In late April the French navy conducted the first deployment of an Airbus AS 365N Dauphin helicopter to a frigate. A single aircraft and seven sailors from the navy's Flottille 35F squadron embarked aboard the La Fayette for a week of evaluation while the vessel sailed near Toulon, clearing the search and rescue (SAR) version of the Dauphin for service at sea in advance of the acquisition of new AS 365Ns for the role.
The Dauphin is adopting the new small ship's SAR duty as part of the navy’s efforts to provide an interim capability between the 2019 retirement of the Alouette III helicopter and the introduction to service of the Airbus H160M Guépard, which is expected to be delivered from 2028.
The initial detachment of the AS 365N was made during La Fayette’s pre-deployment trials following a refit. To prepare the helicopter for at-sea operations a number of marinization modifications were made in a program that first took shape in 2013. Considerable efforts were made by both the squadron and the ship's company to reduce the risk of Covid-19 infection during the evaluation.

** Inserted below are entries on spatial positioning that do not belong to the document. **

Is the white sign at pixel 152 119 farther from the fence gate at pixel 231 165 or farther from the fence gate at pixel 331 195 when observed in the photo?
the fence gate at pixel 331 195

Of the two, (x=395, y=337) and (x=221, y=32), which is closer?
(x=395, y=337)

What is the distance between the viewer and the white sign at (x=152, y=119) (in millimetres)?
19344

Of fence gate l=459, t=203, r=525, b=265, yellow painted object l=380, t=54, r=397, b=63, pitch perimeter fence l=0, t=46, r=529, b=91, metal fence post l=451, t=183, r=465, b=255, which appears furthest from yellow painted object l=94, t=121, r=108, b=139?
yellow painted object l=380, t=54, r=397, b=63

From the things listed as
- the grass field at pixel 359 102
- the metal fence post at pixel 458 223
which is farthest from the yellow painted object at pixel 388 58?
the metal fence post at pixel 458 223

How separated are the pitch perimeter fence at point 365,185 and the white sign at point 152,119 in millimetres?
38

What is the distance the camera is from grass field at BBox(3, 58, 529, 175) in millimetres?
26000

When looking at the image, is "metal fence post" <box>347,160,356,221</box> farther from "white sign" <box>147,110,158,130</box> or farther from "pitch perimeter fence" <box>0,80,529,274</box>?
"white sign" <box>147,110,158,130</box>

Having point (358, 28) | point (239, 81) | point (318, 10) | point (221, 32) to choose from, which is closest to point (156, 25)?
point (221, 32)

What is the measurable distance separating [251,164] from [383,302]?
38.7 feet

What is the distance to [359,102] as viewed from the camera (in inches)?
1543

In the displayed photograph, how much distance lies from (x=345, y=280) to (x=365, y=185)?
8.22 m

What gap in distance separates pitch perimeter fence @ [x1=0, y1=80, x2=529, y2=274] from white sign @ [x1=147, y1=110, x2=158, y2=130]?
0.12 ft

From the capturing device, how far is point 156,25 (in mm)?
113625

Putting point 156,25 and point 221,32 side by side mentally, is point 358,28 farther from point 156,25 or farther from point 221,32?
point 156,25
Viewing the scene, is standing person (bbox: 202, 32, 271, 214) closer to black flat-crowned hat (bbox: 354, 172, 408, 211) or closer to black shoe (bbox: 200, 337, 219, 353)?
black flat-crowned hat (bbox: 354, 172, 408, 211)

Headquartered at Hyères-Le Palyvestre in southern France, Flottille 35F operates six of the AS 365Ns on public service duties, providing shore-based SAR cover since 1999 from the home base and detachments at civilian airports in Cherbourg, Le Touquet-Paris Plage, and La Rochelle-Île de Ré. The squadron also flies two AS 365N3+ helicopters out of a base on the French Polynesian island of Tahiti. Primarily, they serve an SAR role, but they can also undertake fire-fighting missions. Finally, it has three SA 365F Dauphins that have been flown since 1990 in the “Pedro” plane-guard rescue mission aboard navy aircraft carriers.
New equipment is arriving in the shape of 12 AS 365Ns under lease from French operator Héli-Union in partnership with DCI. They will undergo marinization modification prior to entering service in late 2020. The lease lasts for 10 years and will adequately cover the capability gap created by the retirement of the Alouette III. Since 2018 the MN has also leased four AS 365N3s from Belgian operator NHV to serve alongside EC120s for training duties with the Escadrille 22S training center at Lanvéoc-Poulmic.
Also known as the Ecole de Spécialisation sur Hélicoptères Embarqués (ESHE, embarked helicopter school), Escadrille 22S is expected to receive four Airbus H160s on lease from a consortium consisting of Airbus, Babcock (the launch customer for the civilian H160), and Safran Helicopter Engines. The deal was announced on January 31, and is due to run for 10 years from 2022.
The H160s will be operated on training and SAR duties from Lanvéoc, and also will provide an introduction to the full military H160M version, of which the navy is to receive 49. With a first flight expected in 2023, the H160M is slated to replace all Dauphins in French navy service.